>>>

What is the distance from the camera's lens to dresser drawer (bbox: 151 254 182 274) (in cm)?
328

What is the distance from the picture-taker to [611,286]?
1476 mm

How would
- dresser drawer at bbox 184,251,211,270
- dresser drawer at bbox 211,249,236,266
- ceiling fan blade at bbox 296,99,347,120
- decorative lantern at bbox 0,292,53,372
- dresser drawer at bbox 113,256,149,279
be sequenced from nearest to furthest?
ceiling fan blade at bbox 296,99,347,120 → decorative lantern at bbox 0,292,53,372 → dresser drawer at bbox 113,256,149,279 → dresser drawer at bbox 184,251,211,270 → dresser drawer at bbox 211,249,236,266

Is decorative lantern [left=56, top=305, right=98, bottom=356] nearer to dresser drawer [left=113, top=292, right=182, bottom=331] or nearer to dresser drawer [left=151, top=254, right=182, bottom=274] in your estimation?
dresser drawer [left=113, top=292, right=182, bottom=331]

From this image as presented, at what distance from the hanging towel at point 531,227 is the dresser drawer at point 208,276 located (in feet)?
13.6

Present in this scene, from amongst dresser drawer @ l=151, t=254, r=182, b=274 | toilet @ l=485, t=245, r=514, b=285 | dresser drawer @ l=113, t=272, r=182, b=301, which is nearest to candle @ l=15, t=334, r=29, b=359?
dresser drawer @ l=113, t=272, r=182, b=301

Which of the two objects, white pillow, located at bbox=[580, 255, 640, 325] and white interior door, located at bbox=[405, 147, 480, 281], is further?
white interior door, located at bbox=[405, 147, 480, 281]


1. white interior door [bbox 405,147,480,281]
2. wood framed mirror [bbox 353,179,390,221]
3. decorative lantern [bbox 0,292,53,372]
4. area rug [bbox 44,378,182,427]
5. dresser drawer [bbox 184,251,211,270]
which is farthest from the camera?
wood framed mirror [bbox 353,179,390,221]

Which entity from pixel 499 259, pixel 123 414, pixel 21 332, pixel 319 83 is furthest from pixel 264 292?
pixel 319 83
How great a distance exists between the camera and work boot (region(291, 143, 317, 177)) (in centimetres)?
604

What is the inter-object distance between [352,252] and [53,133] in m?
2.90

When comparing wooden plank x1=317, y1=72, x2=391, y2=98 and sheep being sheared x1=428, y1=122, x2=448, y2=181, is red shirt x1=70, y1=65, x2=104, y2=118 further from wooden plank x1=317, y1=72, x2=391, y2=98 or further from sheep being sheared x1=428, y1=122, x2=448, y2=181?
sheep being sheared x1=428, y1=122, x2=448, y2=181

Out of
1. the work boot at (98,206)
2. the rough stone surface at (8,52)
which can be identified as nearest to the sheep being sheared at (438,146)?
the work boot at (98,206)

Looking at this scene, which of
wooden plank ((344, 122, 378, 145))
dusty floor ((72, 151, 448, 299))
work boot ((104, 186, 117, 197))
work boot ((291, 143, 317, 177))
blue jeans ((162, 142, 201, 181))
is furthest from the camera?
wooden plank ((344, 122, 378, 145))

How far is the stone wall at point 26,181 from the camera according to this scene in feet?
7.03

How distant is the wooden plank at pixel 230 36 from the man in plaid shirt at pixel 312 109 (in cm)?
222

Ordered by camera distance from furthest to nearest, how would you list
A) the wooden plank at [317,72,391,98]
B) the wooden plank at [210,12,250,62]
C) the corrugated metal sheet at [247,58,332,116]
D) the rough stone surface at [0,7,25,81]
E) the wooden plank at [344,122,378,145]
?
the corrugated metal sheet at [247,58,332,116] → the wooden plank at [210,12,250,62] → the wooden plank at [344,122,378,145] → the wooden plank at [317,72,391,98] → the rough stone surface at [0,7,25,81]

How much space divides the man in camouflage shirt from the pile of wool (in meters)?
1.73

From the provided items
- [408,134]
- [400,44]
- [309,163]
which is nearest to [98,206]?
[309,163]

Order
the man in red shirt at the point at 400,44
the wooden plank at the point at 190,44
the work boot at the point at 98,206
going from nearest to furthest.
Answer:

<<<

> Written request: Rewrite the lines as a Markdown table with the columns Line No. and Text, numbering each line and omitting blank lines. Begin at the line that has "Looking at this scene, which of" and stop after the last line of the rows.

> Exercise result:
| Line No. | Text |
|---|---|
| 1 | Looking at this scene, which of |
| 2 | wooden plank ((344, 122, 378, 145)) |
| 3 | dusty floor ((72, 151, 448, 299)) |
| 4 | work boot ((104, 186, 117, 197)) |
| 5 | work boot ((291, 143, 317, 177)) |
| 6 | blue jeans ((162, 142, 201, 181)) |
| 7 | is furthest from the camera? |
| 8 | wooden plank ((344, 122, 378, 145)) |
| 9 | How far is the stone wall at point 26,181 from the camera according to this scene in feet? |
| 10 | 7.03 |
| 11 | How distant is the wooden plank at pixel 230 36 from the man in plaid shirt at pixel 312 109 (in cm)? |
| 12 | 222 |
| 13 | Ordered by camera distance from furthest to nearest, how would you list |
| 14 | A) the wooden plank at [317,72,391,98] |
| 15 | B) the wooden plank at [210,12,250,62] |
| 16 | C) the corrugated metal sheet at [247,58,332,116] |
| 17 | D) the rough stone surface at [0,7,25,81] |
| 18 | E) the wooden plank at [344,122,378,145] |
| 19 | ? |
| 20 | the corrugated metal sheet at [247,58,332,116] → the wooden plank at [210,12,250,62] → the wooden plank at [344,122,378,145] → the wooden plank at [317,72,391,98] → the rough stone surface at [0,7,25,81] |
| 21 | How much space divides the man in camouflage shirt from the pile of wool (in meters)? |
| 22 | 1.73 |
| 23 | From the provided items |
| 24 | - [408,134] |
| 25 | - [400,44] |
| 26 | - [309,163] |
| 27 | which is nearest to [98,206]? |
| 28 | [309,163] |
| 29 | Order |
| 30 | the man in red shirt at the point at 400,44 |
| 31 | the wooden plank at the point at 190,44 |
| 32 | the work boot at the point at 98,206 |
| 33 | going from nearest to furthest. |
| 34 | Answer: |